### Problem description:
Exactly the lines from the beginning of the records below through the line with "ADQ has added" must be given again, without pictures.

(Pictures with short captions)
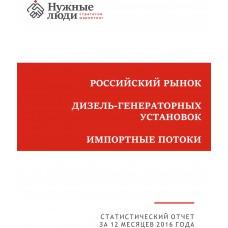 Дизель-генераторные установки - 2016 г. Импорт в РФ.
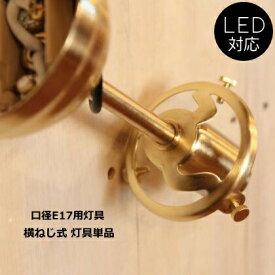ペンダントライト6畳 カントリー照明 アンティーク照明 引っ掛けシーリング 天井照明 G30 直付け灯具(横ネジ式)日本製 ゴールド 灯具 ペンダントランプ ソケット LED対応 rmp hld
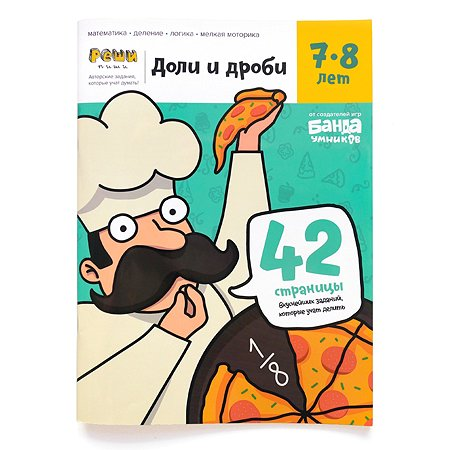 Книга Банда умников Доли и дроби Тетрадь с развивающими заданиями для детей 7-8лет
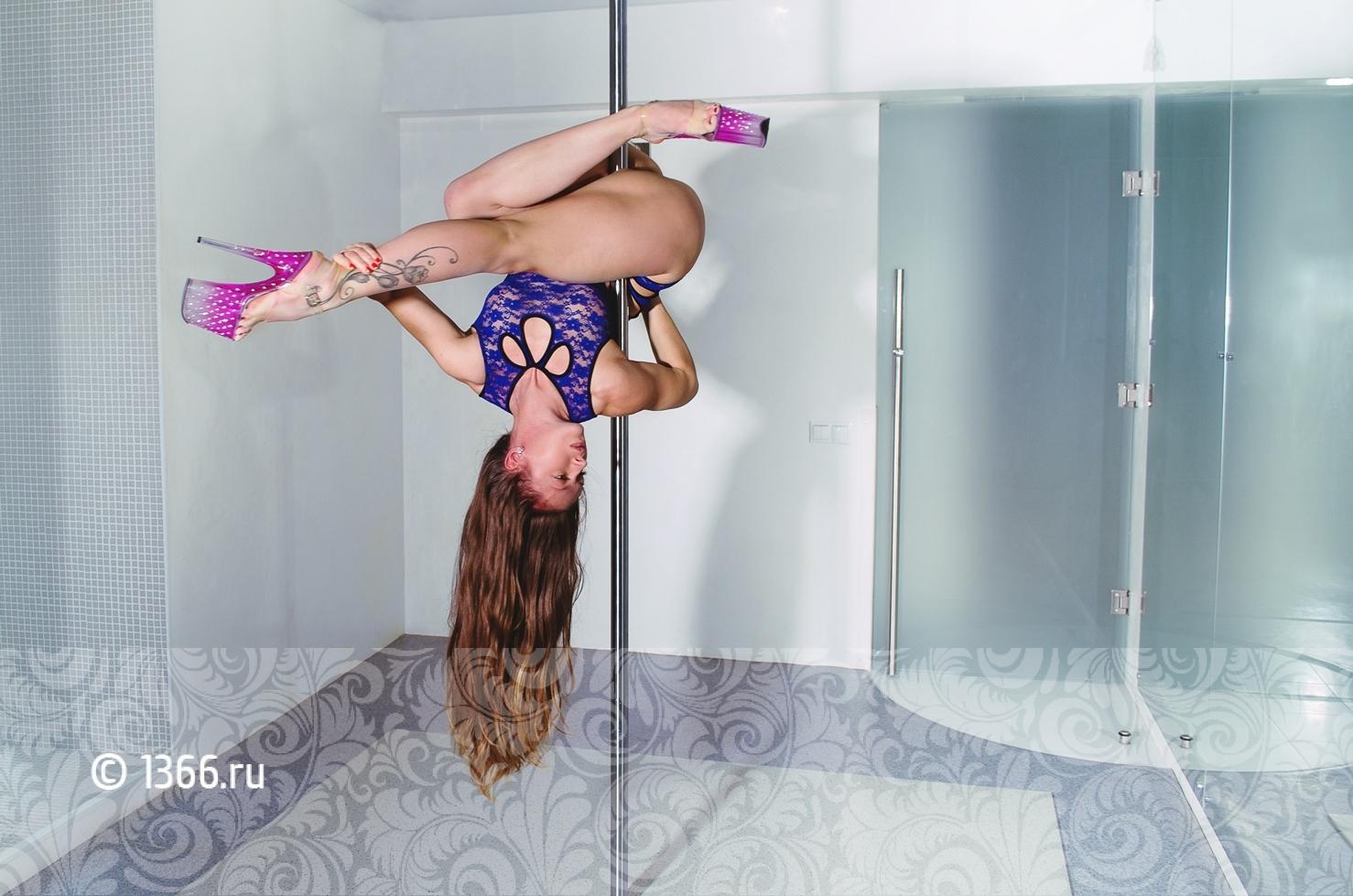 обучение pole dance москва
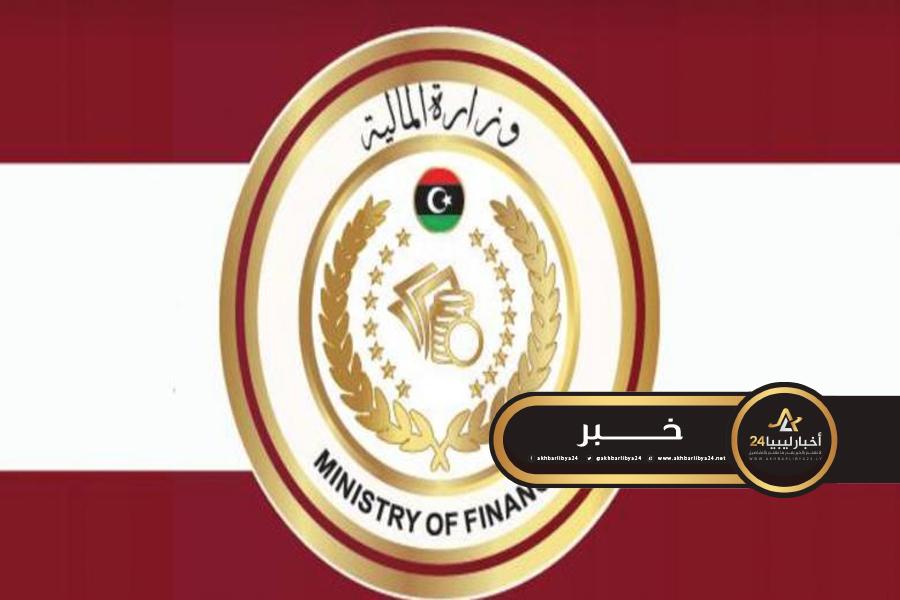 صورة مالية الوفاق تسعى لإعداد جدول موحد لمرتبات موظفي الدولة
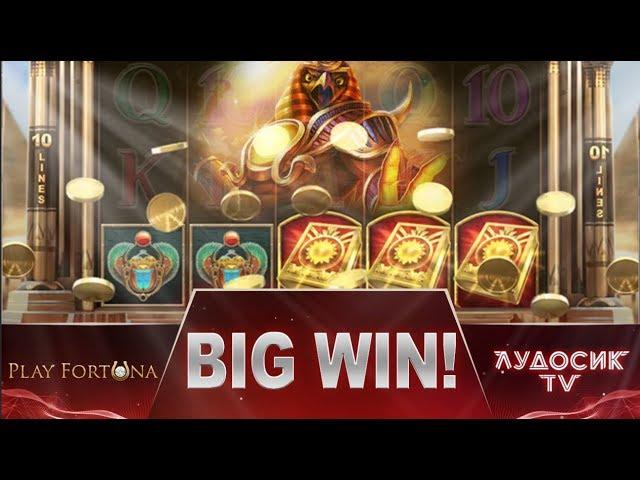 Игровые автоматы atronic скачать эмулятор играть в онлайн игры бесплатно в карты тысячу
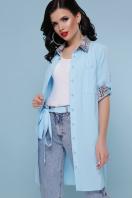персиковое платье рубашка. Питон платье-рубашка Аврора  д/р. Цвет: голубой купить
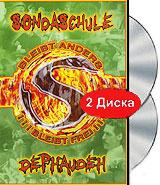 Sondaschule: Dephaudeh (2 DVD)Videoclips: 01. Sondaschule 02. Siega 03. Rollbrett-Boogie-Woogie 04. Wfwmfs 05. Schade Aber Egal 06. Ab Morgen 07. Pommesbude 08. Arbeitsloser Star 09. Inlineschweine 10. Cuase I Got High 11. Verplant 12. High Noon 13. Lieber Einen Paffen 14. Alles Wird Gut 15. Sonderbar-TV 16. …Und Vieles Mehr Live Music Hall & Olgas Rock: 01. Weltverbesserer 02. Talkshowpussi 03. Faden 04. Rollbrett-Boogie-Woogie 05. Inlineschweine 06. Costa 07. Siega 08. Porsche 09. Ich Stinke Und Ich Schnarche 10. Torro 11. Sondaschule 12. Lieber Einen Paffen 13. Pommesbude 14. Lieblinsgsstueck 15. Ode Haschisch
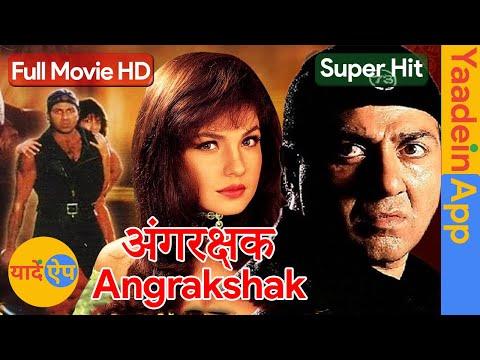 अंगरक्षक Angrakshak | Old Movies Hindi Full | Purani Filmen | Old Bollywood Movies #YaadeinApp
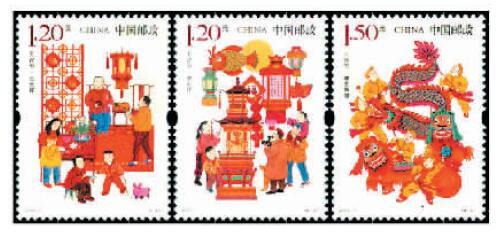 《元宵节》特种邮票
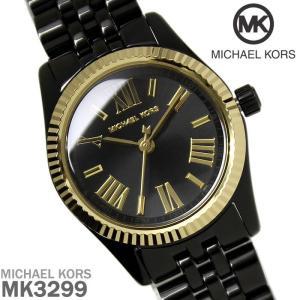 マイケルコース 腕時計 レディース 時計 MICHAEL KORS MK3299 hapian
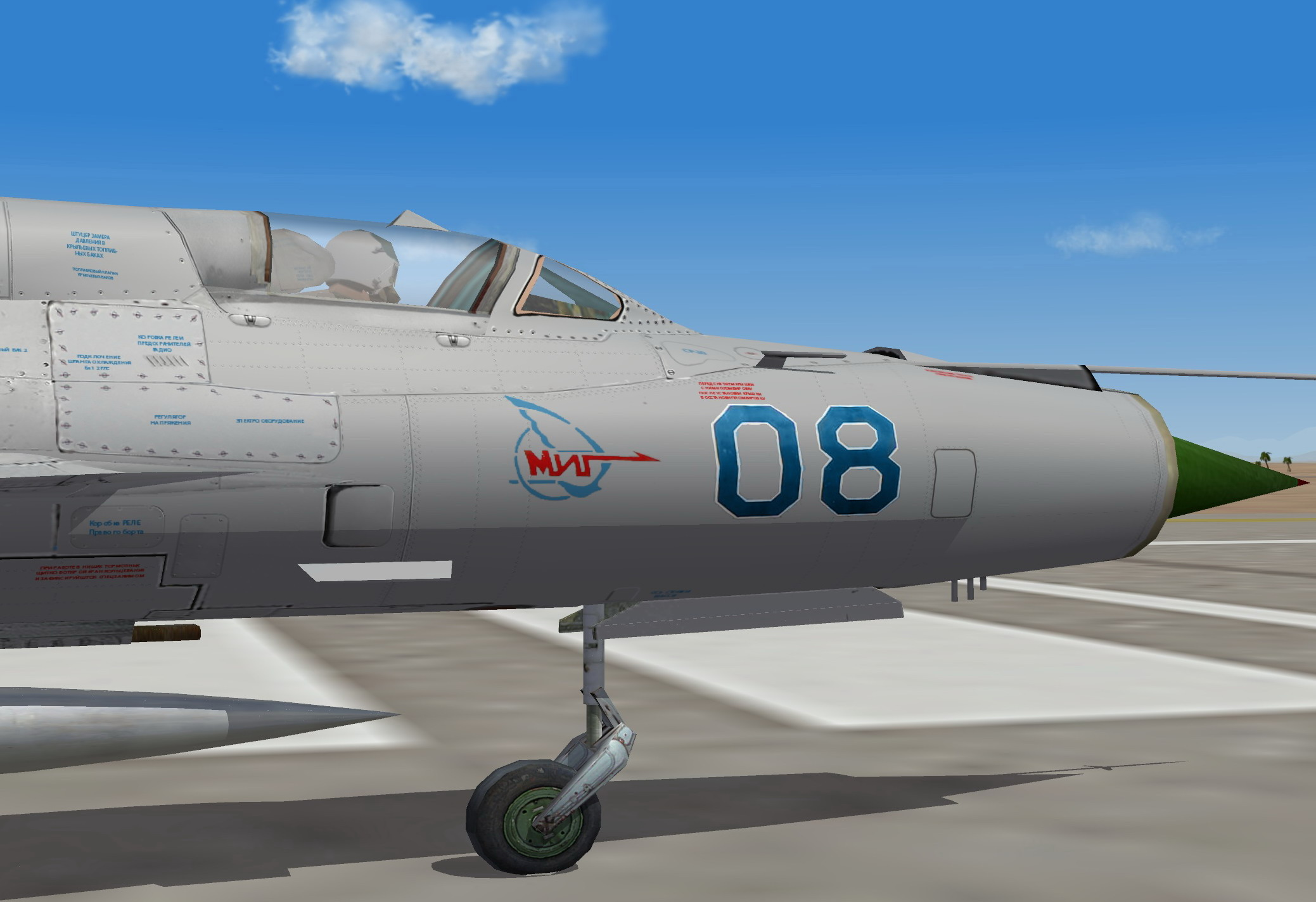 Mig-21SM for SF2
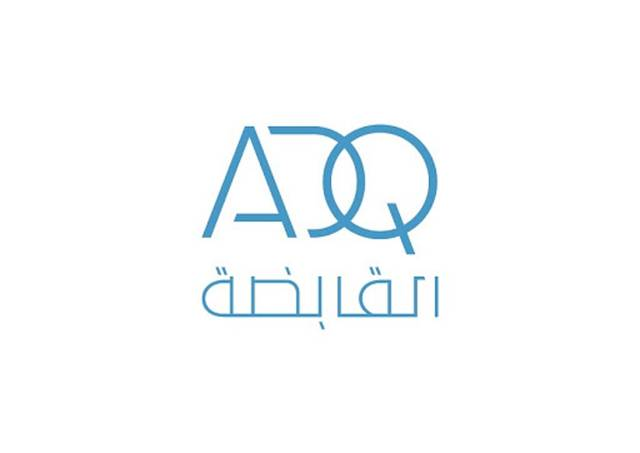 ADQ has added 14 new companies to its portfolio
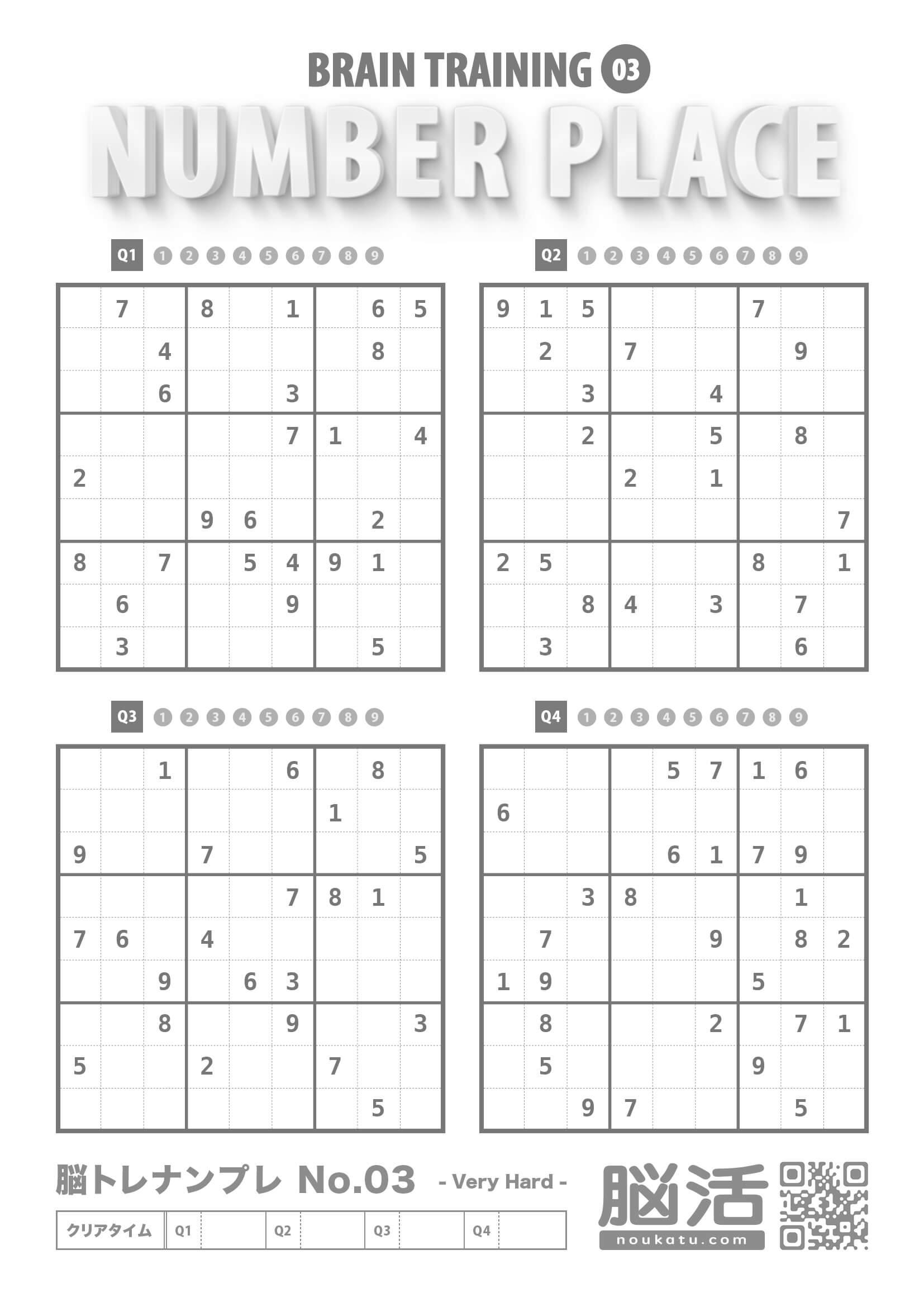 数独無料印刷sudoku03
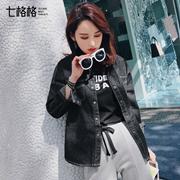七格格2017秋冬装新款深灰黑色后背刺绣衬衫式chic牛仔长袖韩版外套上衣女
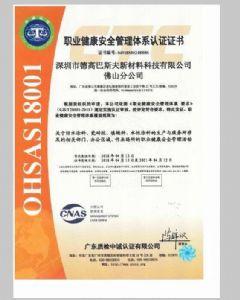 德高巴斯夫-职业健康安全管理体系认证证书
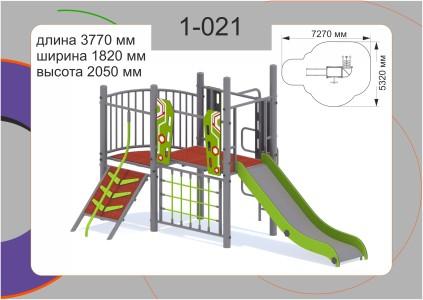 Игровой комплекс 1-021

### Response for this exercise:
 Дизель-генераторные установки - 2016 г. Импорт в РФ.
ペンダントライト6畳 カントリー照明 アンティーク照明 引っ掛けシーリング 天井照明 G30 直付け灯具(横ネジ式)日本製 ゴールド 灯具 ペンダントランプ ソケット LED対応 rmp hld
 Книга Банда умников Доли и дроби Тетрадь с развивающими заданиями для детей 7-8лет
 обучение pole dance москва
 صورة مالية الوفاق تسعى لإعداد جدول موحد لمرتبات موظفي الدولة
 Игровые автоматы atronic скачать эмулятор играть в онлайн игры бесплатно в карты тысячу
персиковое платье рубашка. Питон платье-рубашка Аврора  д/р. Цвет: голубой купить
 Sondaschule: Dephaudeh (2 DVD)Videoclips: 01. Sondaschule 02. Siega 03. Rollbrett-Boogie-Woogie 04. Wfwmfs 05. Schade Aber Egal 06. Ab Morgen 07. Pommesbude 08. Arbeitsloser Star 09. Inlineschweine 10. Cuase I Got High 11. Verplant 12. High Noon 13. Lieber Einen Paffen 14. Alles Wird Gut 15. Sonderbar-TV 16. …Und Vieles Mehr Live Music Hall & Olgas Rock: 01. Weltverbesserer 02. Talkshowpussi 03. Faden 04. Rollbrett-Boogie-Woogie 05. Inlineschweine 06. Costa 07. Siega 08. Porsche 09. Ich Stinke Und Ich Schnarche 10. Torro 11. Sondaschule 12. Lieber Einen Paffen 13. Pommesbude 14. Lieblinsgsstueck 15. Ode Haschisch
 अंगरक्षक Angrakshak | Old Movies Hindi Full | Purani Filmen | Old Bollywood Movies #YaadeinApp
 《元宵节》特种邮票
 マイケルコース 腕時計 レディース 時計 MICHAEL KORS MK3299 hapian
 Mig-21SM for SF2
 ADQ has added 14 new companies to its portfolio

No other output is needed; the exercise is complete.